Several experimental and clinical studies have indicated that aberrations and deregulations of the UPS contribute to the pathogenesis of several neurodegenerative and myodegenerative disorders, including Alzheimer's disease,[24] Parkinson's disease[25] and Pick's disease,[26] Amyotrophic lateral sclerosis (ALS),[26] Huntington's disease,[25] Creutzfeldt–Jakob disease,[27] and motor neuron diseases, polyglutamine (PolyQ) diseases, Muscular dystrophies[28] and several rare forms of neurodegenerative diseases associated with dementia.[29] As part of the ubiquitin–proteasome system (UPS), the proteasome maintains cardiac protein homeostasis and thus plays a significant role in cardiac ischemic injury,[30] ventricular hypertrophy[31] and heart failure.[32] Additionally, evidence is accumulating that the UPS plays an essential role in malignant transformation. UPS proteolysis plays a major role in responses of cancer cells to stimulatory signals that are critical for the development of cancer. Accordingly, gene expression by degradation of transcription factors, such as p53, c-jun, c-Fos, NF-κB, c-Myc, HIF-1α, MATα2, STAT3, sterol-regulated element-binding proteins and androgen receptors are all controlled by the UPS and thus involved in the development of various malignancies.[33] Moreover, the UPS regulates the degradation of tumor suppressor gene products such as adenomatous polyposis coli (APC) in colorectal cancer, retinoblastoma (Rb). and von Hippel–Lindau tumor suppressor (VHL), as well as a number of proto-oncogenes (Raf, Myc, Myb, Rel, Src, Mos, ABL). The UPS is also involved in the regulation of inflammatory responses. This activity is usually attributed to the role of proteasomes in the activation of NF-κB which further regulates the expression of pro inflammatory cytokines such as TNF-α, IL-β, IL-8, adhesion molecules (ICAM-1, VCAM-1, P-selectin) and prostaglandins and nitric oxide (NO).[22] Additionally, the UPS also plays a role in inflammatory responses as regulators of leukocyte proliferation, mainly through proteolysis of cyclines and the degradation of CDK inhibitors.[34] Lastly, autoimmune disease patients with SLE, Sjögren syndrome and rheumatoid arthritis (RA) predominantly exhibit circulating proteasomes which can be applied as clinical biomarkers.[35]

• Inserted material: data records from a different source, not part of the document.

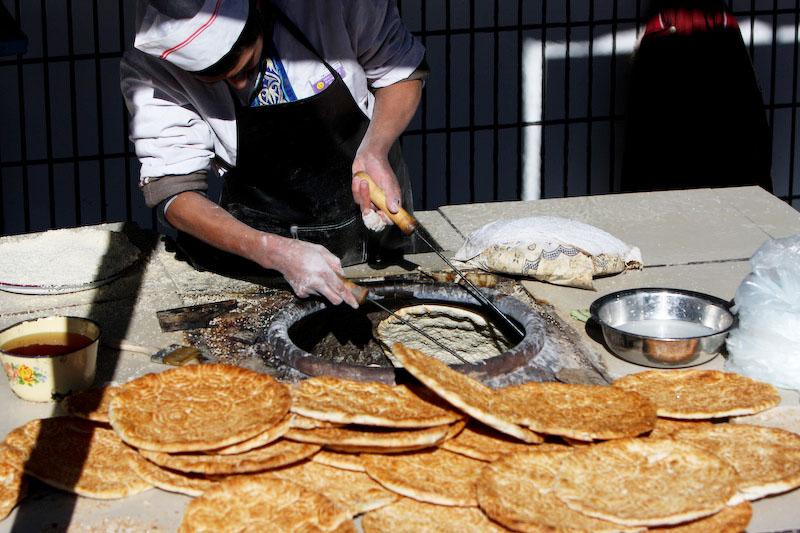 man making naan China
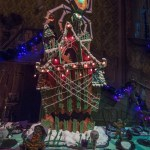 "HAUNTED MANSION HOLIDAY GINGERBREAD HOUSE (Anaheim, Calif.)– Now through Jan. 6, 2019, Haunted Mansion Holiday brings the frightfully fun cheer of ""Tim Burton's Nightmare Before Christmas"" to the Disneyland Resort. This year, the gingerbread display features a giant five foot spider with eerie glowing eyes, attempting to pry the edible mansion from its foundation. This year's gingerbread creation is made up of 90 pounds of gingerbread, 30 pounds of confectioner's sugar, 10 pounds of white chocolate and 45 pounds of fondant."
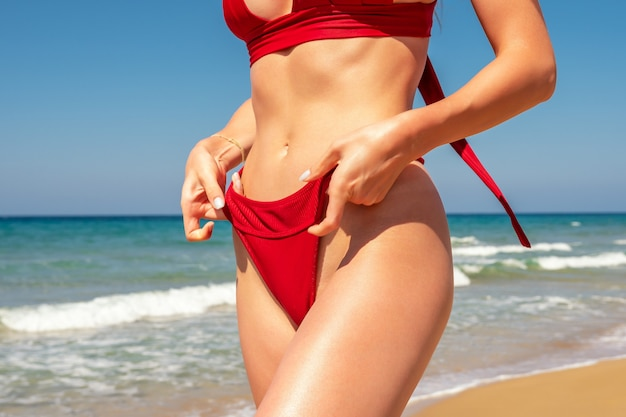 Slim sexy girl with a perfect figure in a red bikini on the beach.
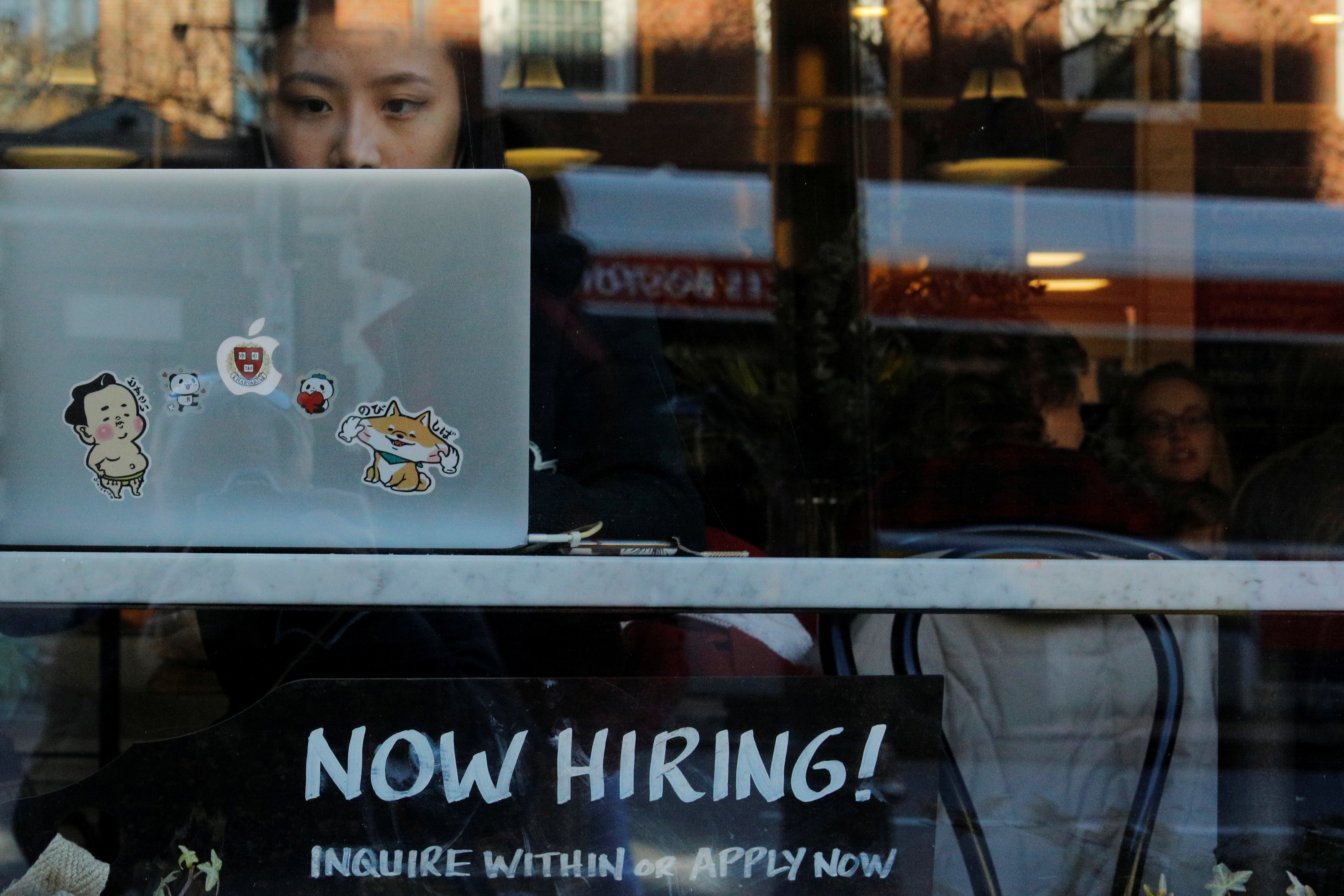 """A """"Now Hiring"""" sign sits in the window of Tatte Bakery and Cafe in Cambridge, Massachusetts, U.S., February 11, 2019.   REUTERS/Brian Snyder - RC179706A2B0"""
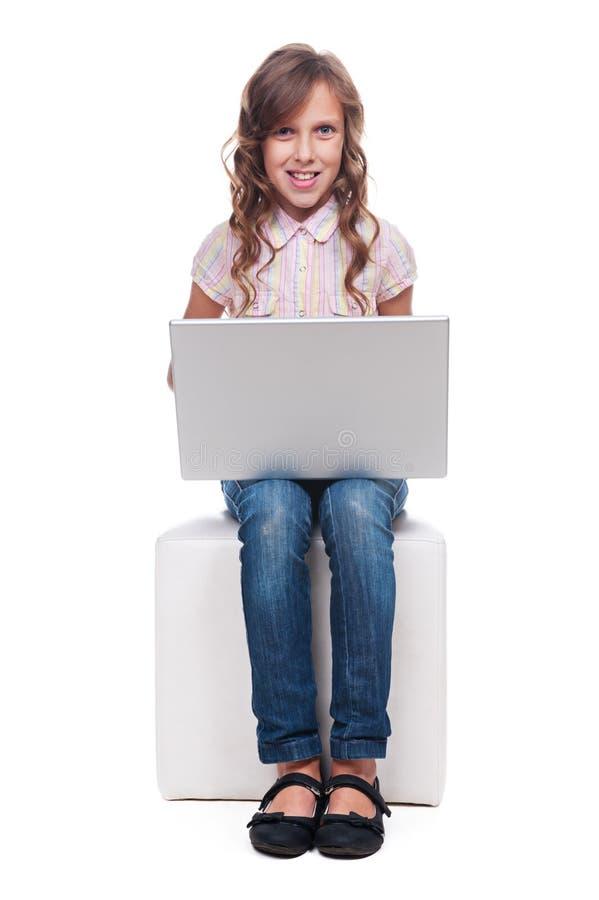 Peu de fille souriante avec l'ordinateur portatif photos libres de droits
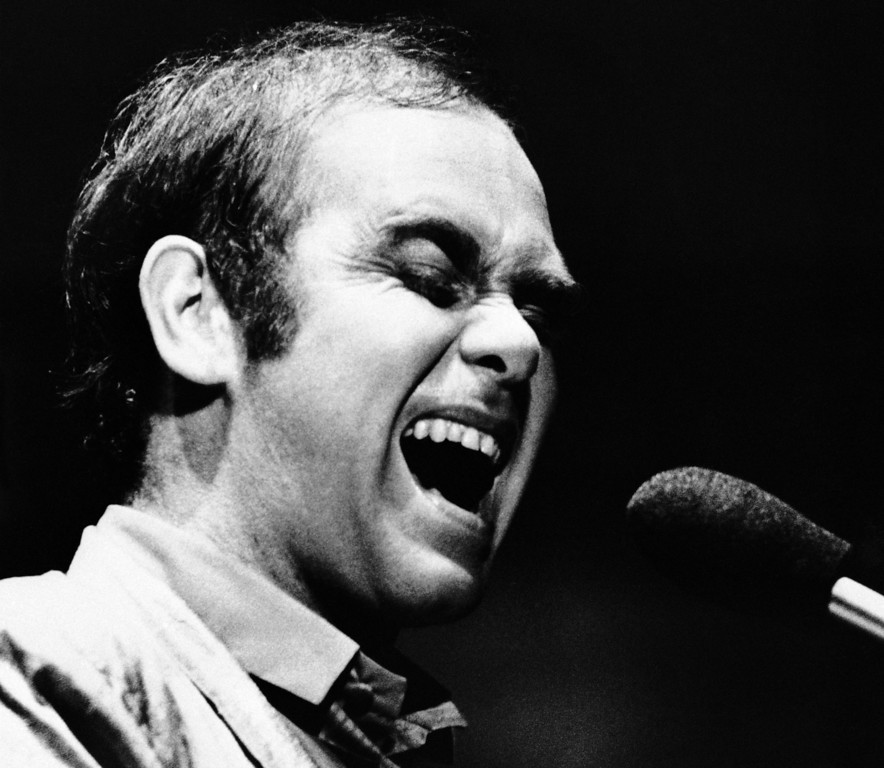 . Singer Elton John, sporting his new hair transplant, performs at the Universal Amphitheatre in Los Angeles, Sept. 27, 1979. (AP Photo/Joan Adlen)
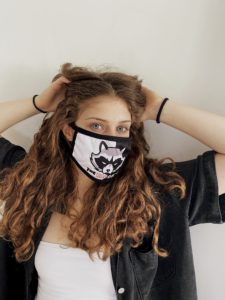 woman in back face mask with raccoons logo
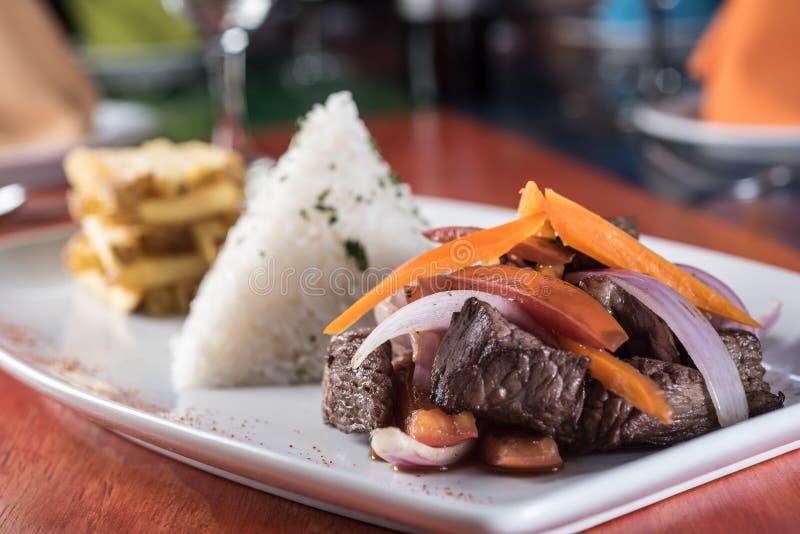 Saltado peruano del lomo de la comida: Una carne de vaca salada con los tomates, cebolla, frió las patatas y el arroz imagen de archivo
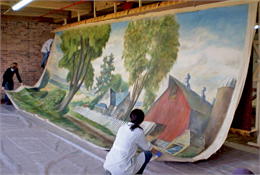Conservators working on one 28 foot panel of the mural on an oversized easel.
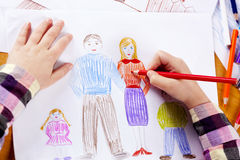 Child's hand drawing. Child's hand with the pencil drawing the нарру family on a white sheet of paper Royalty Free Stock Images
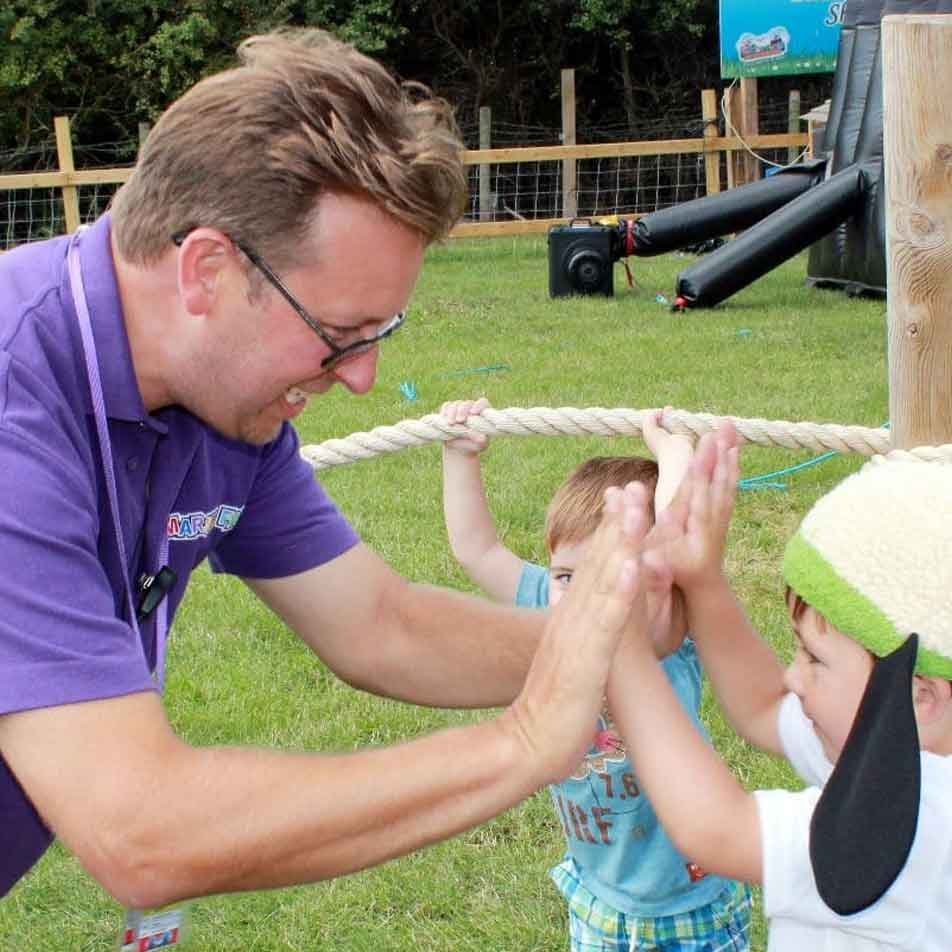 Member of staff keeping children happy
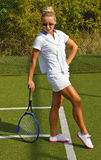 A menina feliz está com a raquete na corte no dia de verão ensolarado Fotografia de Stock Royalty Free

During the antigen processing for the major histocompatibility complex (MHC) class-I, the proteasome is the major degradation machinery that degrades the antigen and present the resulting peptides to cytotoxic T lymphocytes.[36][37] The immunoproteasome has been considered playing a critical role in improving the quality and quantity of generated class-I ligands.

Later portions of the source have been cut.